# DATASET EXTRACT
++++++++

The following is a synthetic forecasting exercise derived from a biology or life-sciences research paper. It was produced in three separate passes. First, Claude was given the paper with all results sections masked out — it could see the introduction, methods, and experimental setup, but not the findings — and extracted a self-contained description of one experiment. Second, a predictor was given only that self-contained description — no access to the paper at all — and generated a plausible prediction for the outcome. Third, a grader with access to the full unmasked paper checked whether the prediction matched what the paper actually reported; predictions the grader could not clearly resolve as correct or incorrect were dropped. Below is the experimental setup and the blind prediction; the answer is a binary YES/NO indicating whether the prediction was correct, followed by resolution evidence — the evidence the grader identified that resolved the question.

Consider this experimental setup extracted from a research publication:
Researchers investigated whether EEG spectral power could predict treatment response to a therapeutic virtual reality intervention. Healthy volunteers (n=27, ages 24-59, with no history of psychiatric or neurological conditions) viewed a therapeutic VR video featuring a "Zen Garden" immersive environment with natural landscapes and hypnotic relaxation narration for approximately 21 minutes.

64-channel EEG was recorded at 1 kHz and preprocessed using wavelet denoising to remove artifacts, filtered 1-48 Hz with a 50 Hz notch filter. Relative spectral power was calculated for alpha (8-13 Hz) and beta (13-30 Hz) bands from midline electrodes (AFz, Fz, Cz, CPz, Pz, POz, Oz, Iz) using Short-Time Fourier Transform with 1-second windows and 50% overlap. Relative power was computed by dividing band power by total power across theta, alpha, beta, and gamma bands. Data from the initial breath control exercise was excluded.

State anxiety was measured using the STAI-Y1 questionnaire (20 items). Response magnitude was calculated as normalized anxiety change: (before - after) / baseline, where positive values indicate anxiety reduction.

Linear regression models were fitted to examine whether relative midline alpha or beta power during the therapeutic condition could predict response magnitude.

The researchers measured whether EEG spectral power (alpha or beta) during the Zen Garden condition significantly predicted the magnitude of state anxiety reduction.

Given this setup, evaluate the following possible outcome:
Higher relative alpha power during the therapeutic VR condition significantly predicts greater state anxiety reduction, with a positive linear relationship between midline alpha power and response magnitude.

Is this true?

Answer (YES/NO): NO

++++++++

# WORK TO COMPLETE
Exactly as they appear above, write out all of the lines.

# ANSWER
The following is a synthetic forecasting exercise derived from a biology or life-sciences research paper. It was produced in three separate passes. First, Claude was given the paper with all results sections masked out — it could see the introduction, methods, and experimental setup, but not the findings — and extracted a self-contained description of one experiment. Second, a predictor was given only that self-contained description — no access to the paper at all — and generated a plausible prediction for the outcome. Third, a grader with access to the full unmasked paper checked whether the prediction matched what the paper actually reported; predictions the grader could not clearly resolve as correct or incorrect were dropped. Below is the experimental setup and the blind prediction; the answer is a binary YES/NO indicating whether the prediction was correct, followed by resolution evidence — the evidence the grader identified that resolved the question.

Consider this experimental setup extracted from a research publication:
Researchers investigated whether EEG spectral power could predict treatment response to a therapeutic virtual reality intervention. Healthy volunteers (n=27, ages 24-59, with no history of psychiatric or neurological conditions) viewed a therapeutic VR video featuring a "Zen Garden" immersive environment with natural landscapes and hypnotic relaxation narration for approximately 21 minutes.

64-channel EEG was recorded at 1 kHz and preprocessed using wavelet denoising to remove artifacts, filtered 1-48 Hz with a 50 Hz notch filter. Relative spectral power was calculated for alpha (8-13 Hz) and beta (13-30 Hz) bands from midline electrodes (AFz, Fz, Cz, CPz, Pz, POz, Oz, Iz) using Short-Time Fourier Transform with 1-second windows and 50% overlap. Relative power was computed by dividing band power by total power across theta, alpha, beta, and gamma bands. Data from the initial breath control exercise was excluded.

State anxiety was measured using the STAI-Y1 questionnaire (20 items). Response magnitude was calculated as normalized anxiety change: (before - after) / baseline, where positive values indicate anxiety reduction.

Linear regression models were fitted to examine whether relative midline alpha or beta power during the therapeutic condition could predict response magnitude.

The researchers measured whether EEG spectral power (alpha or beta) during the Zen Garden condition significantly predicted the magnitude of state anxiety reduction.

Given this setup, evaluate the following possible outcome:
Higher relative alpha power during the therapeutic VR condition significantly predicts greater state anxiety reduction, with a positive linear relationship between midline alpha power and response magnitude.

Is this true?

Answer (YES/NO): NO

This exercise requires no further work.